Brief intro to WebAssembly for the uninitiated (from http://webassembly.org/ ):

WebAssembly (abbreviated Wasm) is a binary instruction format for a stack-based virtual machine. Wasm is designed as a portable target for compilation of high-level languages like C/C++/Rust, enabling deployment on the web for client and server applications.

WebAssembly also has an extensive specification, which hopefully makes supporting it easier than it would otherwise be.

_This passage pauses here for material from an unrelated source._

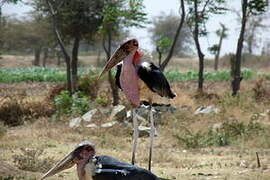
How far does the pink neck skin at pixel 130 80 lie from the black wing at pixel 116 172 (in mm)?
1661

I'm not proposing anything concrete (yet?), just trying to gauge interest and get feedback.

Thoughts?

cc @kripken @sunfishcode

@fitzgen
Copy link
Contributor Author

fitzgen commented Apr 17, 2018

Related: a simple, offline super optimizer for wasm by @kripken: https://github.com/WebAssembly/binaryen/blob/superoptimizer/src/tools/wasm-analyze.cpp

@regehr
Copy link
Collaborator

regehr commented Apr 17, 2018

I'll need to think about this, but I'll just note right now that Souper doesn't support MSVC, but rather MSVC IR and Souper IR are similar enough that Gratian at Microsoft wrote a quick MSVC->Souper translator and then manually implemented a bunch of optimizations that it discovered. Also, we recently learned that the Mono compiler people used Souper similarly! But I don't have much detail about that yet. I assume they used their SSA IR but I don't know for sure.

As far as non-SSA IRs go, a while ago I started on a CompCert->Souper translator but got stalled for lack of time. I don't have a good sense for how easy it would be to do a WebAssembly->Souper translator.

@regehr
Copy link
Collaborator

regehr commented Apr 20, 2018

Ok, I thought about this a bit more.

The first issue is getting Souper to understand WebAssembly, this is less trivial than other cases due to the stack machine. On the other hand, a very nice thing about conversion to Souper is that you can stop whenever you want, for example because you run into something tricky. I've never written code to symbolically execute stack machine code to make it into register code, but conceptually this doesn't sound that hard (again, as long as we can bail out when things get tricky).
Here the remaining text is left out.